[Extrait du texte]:
+===+

Frans Timmermans a annoncé quatre injonctions relatives à la méthode de travail des institutions de l’Union Européenne.

  1. L’augmentation du recours aux études d’impact à tous les stades du processus législatif, et ce même en cas de modification substantielle d’une loi déjà en place. 

«Nous devons procéder à une analyse rigoureuse des incidences de la législation en cours d’élaboration, et notamment de toute modification substantielle apportée au cours du processus législatif, de sorte que les décisions politiques soient prises en connaissance de cause et sur la base d’éléments concrets. Si la tendance naturelle des responsables politiques est de se concentrer sur de nouvelles initiatives, il nous faut cependant accorder au moins autant d’attention au réexamen de la législation existante afin de déterminer ce qui peut être amélioré ou simplifié. Nous devons être honnêtes sur les mesures qui sont efficaces et sur celles qui ne fonctionnent pas» affirme le Premier Vice-Président de la Commission. Pour se prémunir de toute critique d’intervention superflue ou de résultats non-conformes aux attentes, Bruxelles entend miser sur la multiplication des études d’impact. Commandées jusqu’alors pour la seule élaboration des normes, la Commission entend les étendre à toute modification, que ce soit par le Parlement lors du processus législatif, ou par les Etats lors des transpositions nationales. En outre, dans leurs mesures de transpositions et d’application de législations européennes, ou dans leur communication publique, les Etats membres seront contraints à une « distinction claire » entre ce qui sera décidé à Bruxelles et ce qui sera ajouté au niveau national, régional, ou local. Tout ajout de « contraintes » supplémentaires aux textes originels européens devra être motivé, et son impact évalué indépendamment. En France, l’ancien secrétaire d’État à la simplification, Thierry Mandon, a promis un changement d’approche radical, « la surtransposition des directives étant un sport national », a t-il concédé ([ii]) .

En revanche, les doutes et craintes des eurosceptiques (partis de gauche, ONG, syndicats..) ont rapidement été exprimés. En effet, cela n’est pas sans soulever la question de l’équilibre entre choix politiques et choix d’experts et plus largement entre démocratie et technocratie. L’allongement des délais de la procédure législative est également une conséquence probable de ce changement. Anticipant ces réactions M. Timmermans a tenu à préciser que «le programme pour une meilleure réglementation ne contient aucun élément susceptible de ralentir la Commission et d’empêcher que des décisions politiques soient prises rapidement lorsque nécessaire». Lorsqu’on lui demande si ces mesures sont de nature à conférer davantage de pouvoir à la Commission, il répond : « Toutes les mesures présentées aujourd’hui respectent pleinement les prérogatives des colégislateurs au Parlement européen et au Conseil. Celles-ci sont clairement définies dans les traités et la Commission ne cherche pas à les modifier. En ce qui concerne plus spécifiquement l’analyse de l’impact des modifications substantielles apportées par les colégislateurs, la Commission ne cherche pas à réduire la marge de manœuvre politique du Parlement ou du Conseil. Elle demande simplement à ces derniers d’examiner l’impact de toutes les modifications substantielles qu’ils proposent. La Commission est disposée à soutenir les travaux d’analyse d’impact réalisés par les autres institutions, qui conservent une entière autonomie quant à la façon de les organiser. ».

+===+

Répondez à ces questions d'après l'extrait sur la méthode de travail des institutions européennes.
(a) Combien d'injonctions Frans Timmermans a-t-il annoncées ?
(b) Selon Thierry Mandon, qu'est-ce qui est « un sport national » ?
(c) Quelle conséquence probable du changement l'extrait mentionne-t-il pour la procédure législative ?
Les enregistrements n'ont aucun rôle ici.

+===+

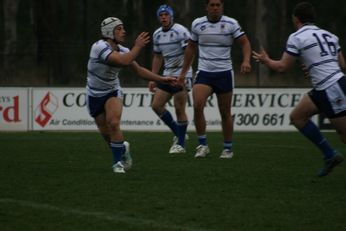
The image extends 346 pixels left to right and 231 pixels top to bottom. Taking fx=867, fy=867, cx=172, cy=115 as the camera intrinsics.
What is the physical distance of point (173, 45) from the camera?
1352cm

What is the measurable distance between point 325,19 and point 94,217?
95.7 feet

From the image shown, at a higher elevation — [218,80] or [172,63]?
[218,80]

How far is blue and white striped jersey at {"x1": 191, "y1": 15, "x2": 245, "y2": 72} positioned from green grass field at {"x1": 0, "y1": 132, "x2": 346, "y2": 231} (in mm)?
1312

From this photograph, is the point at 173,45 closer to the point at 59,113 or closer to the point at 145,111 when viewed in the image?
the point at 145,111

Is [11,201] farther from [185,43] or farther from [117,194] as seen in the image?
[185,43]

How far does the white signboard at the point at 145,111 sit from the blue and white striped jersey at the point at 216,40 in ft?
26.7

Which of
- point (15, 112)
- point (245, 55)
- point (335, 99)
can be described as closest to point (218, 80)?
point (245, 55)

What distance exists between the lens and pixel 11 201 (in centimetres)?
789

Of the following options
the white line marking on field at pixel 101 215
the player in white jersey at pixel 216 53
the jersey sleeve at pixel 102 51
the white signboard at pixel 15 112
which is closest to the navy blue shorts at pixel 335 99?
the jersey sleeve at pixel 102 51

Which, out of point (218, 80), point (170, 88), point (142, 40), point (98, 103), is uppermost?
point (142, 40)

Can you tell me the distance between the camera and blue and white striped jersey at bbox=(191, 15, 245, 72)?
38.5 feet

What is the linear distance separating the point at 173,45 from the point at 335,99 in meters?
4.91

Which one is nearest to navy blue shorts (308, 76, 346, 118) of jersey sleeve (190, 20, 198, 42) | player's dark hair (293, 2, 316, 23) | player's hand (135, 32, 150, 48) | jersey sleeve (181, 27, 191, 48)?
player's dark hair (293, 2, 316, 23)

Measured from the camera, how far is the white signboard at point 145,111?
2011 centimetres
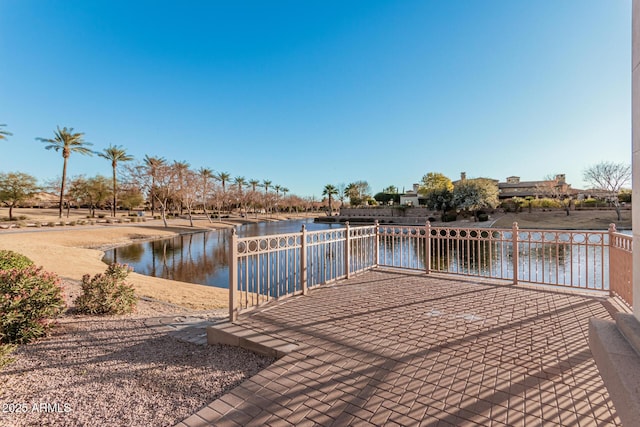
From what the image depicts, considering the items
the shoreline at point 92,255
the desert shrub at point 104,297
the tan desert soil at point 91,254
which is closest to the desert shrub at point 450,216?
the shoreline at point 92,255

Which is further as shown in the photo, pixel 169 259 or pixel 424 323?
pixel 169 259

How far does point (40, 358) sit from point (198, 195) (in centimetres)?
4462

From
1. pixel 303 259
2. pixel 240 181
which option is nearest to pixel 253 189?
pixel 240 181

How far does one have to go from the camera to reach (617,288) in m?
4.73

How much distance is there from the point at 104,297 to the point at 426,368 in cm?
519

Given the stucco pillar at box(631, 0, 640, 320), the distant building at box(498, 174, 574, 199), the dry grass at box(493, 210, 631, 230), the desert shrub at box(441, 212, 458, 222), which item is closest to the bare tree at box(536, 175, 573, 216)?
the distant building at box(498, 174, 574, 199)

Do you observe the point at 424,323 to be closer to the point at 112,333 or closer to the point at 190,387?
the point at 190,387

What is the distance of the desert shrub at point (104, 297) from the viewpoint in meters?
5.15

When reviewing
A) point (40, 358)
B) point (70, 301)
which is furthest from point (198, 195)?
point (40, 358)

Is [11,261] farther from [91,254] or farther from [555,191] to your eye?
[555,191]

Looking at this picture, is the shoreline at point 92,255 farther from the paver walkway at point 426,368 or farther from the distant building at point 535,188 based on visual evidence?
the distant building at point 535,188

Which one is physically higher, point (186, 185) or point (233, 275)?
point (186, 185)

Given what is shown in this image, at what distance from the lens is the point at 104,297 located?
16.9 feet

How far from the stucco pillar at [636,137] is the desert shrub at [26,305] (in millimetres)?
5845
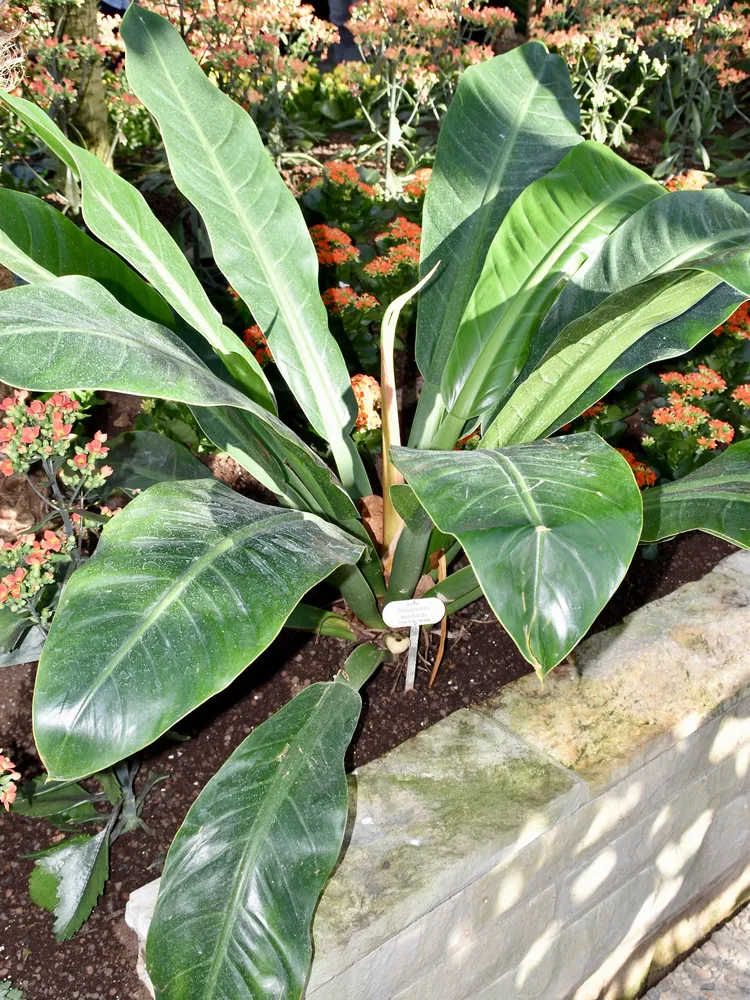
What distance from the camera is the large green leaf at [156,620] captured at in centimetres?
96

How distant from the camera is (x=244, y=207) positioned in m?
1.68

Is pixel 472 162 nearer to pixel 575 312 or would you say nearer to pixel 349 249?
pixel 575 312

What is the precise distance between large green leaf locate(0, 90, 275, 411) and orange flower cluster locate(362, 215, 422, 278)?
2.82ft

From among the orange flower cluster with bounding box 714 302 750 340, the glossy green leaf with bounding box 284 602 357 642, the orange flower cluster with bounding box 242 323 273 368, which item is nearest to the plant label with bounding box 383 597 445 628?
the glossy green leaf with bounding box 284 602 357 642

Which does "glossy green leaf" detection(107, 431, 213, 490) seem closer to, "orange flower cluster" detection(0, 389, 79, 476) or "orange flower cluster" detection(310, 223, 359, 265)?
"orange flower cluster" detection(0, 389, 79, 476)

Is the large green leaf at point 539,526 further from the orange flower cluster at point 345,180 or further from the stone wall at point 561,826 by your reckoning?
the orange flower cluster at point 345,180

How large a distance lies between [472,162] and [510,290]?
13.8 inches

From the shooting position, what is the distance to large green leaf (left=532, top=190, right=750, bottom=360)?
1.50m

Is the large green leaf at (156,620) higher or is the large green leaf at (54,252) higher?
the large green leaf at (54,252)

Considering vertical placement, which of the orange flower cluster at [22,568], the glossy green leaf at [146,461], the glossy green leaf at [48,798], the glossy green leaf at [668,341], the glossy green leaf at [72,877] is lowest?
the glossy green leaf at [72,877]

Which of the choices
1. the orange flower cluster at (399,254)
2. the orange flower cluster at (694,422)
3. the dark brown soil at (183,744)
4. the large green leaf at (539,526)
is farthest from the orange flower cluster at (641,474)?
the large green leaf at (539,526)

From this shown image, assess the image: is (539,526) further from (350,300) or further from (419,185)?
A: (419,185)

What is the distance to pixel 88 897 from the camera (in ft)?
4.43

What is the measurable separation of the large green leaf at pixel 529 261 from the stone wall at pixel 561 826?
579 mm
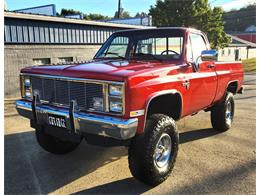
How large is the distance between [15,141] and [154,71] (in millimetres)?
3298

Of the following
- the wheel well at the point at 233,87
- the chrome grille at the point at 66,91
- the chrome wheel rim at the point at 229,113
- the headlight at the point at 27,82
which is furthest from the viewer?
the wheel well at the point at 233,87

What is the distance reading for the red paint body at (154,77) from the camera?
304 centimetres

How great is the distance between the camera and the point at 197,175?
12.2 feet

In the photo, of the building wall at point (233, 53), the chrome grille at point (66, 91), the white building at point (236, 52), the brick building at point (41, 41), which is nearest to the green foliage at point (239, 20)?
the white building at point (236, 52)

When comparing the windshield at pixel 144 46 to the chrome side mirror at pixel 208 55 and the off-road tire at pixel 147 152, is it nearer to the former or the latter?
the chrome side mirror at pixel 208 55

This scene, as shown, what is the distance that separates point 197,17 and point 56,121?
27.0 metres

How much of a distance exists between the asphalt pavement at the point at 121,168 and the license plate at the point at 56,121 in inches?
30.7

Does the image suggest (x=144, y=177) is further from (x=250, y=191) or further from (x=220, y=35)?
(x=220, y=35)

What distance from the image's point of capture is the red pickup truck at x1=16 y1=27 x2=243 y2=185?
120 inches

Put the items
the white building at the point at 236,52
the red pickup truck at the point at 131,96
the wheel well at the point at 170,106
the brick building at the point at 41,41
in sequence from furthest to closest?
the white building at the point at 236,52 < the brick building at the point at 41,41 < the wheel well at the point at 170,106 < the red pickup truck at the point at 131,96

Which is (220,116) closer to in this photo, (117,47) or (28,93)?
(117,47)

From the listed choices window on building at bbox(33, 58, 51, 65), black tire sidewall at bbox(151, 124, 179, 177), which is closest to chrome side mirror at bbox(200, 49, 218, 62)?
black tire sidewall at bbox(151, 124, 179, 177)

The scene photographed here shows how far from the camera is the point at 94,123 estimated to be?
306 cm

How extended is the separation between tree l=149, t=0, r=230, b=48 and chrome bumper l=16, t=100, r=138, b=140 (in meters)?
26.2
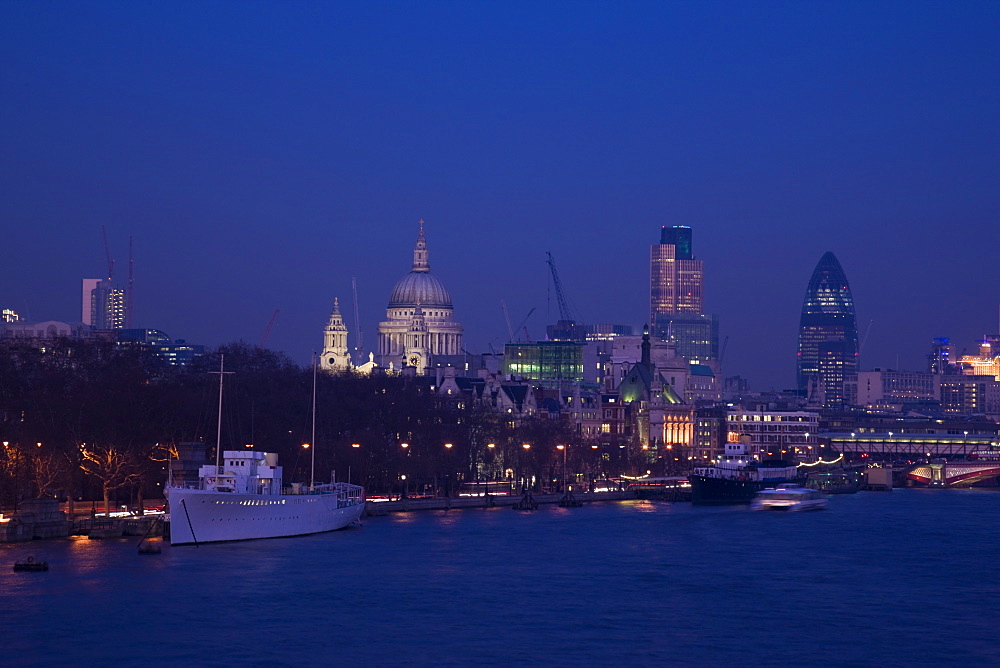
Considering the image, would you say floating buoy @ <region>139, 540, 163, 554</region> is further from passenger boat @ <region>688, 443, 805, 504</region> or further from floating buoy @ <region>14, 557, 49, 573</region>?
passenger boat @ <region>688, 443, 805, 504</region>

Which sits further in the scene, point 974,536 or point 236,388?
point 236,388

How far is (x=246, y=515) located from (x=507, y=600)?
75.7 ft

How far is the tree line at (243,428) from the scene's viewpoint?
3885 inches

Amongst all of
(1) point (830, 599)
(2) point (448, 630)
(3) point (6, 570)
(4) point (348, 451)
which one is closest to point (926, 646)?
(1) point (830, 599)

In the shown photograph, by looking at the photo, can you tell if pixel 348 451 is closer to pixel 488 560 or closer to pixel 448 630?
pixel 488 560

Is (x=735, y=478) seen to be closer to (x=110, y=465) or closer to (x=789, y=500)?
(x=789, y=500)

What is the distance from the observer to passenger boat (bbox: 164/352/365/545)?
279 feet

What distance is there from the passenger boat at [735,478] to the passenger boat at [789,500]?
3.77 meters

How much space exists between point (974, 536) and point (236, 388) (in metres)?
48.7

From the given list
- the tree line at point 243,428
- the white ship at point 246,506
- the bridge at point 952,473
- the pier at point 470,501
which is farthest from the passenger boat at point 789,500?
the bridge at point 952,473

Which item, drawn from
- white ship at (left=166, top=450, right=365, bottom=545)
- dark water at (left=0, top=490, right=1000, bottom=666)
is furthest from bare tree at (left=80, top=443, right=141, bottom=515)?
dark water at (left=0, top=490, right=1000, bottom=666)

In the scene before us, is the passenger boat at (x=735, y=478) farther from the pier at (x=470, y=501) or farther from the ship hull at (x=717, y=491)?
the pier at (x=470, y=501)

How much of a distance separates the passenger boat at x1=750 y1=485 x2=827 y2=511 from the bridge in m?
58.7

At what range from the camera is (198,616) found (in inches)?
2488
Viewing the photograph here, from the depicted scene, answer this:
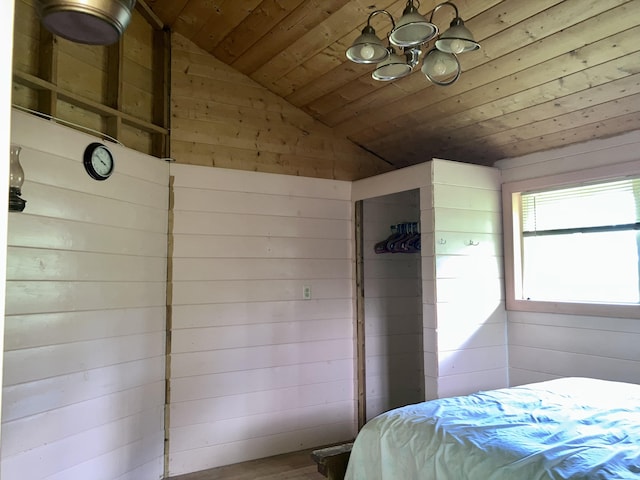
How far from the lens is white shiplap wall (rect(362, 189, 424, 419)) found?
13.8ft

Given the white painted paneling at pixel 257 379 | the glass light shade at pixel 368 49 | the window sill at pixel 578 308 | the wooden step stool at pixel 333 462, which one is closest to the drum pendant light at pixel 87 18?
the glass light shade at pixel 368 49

+===+

[Corrigé]:
(a) Quatre.
(b) La surtransposition des directives.
(c) L'allongement de ses délais.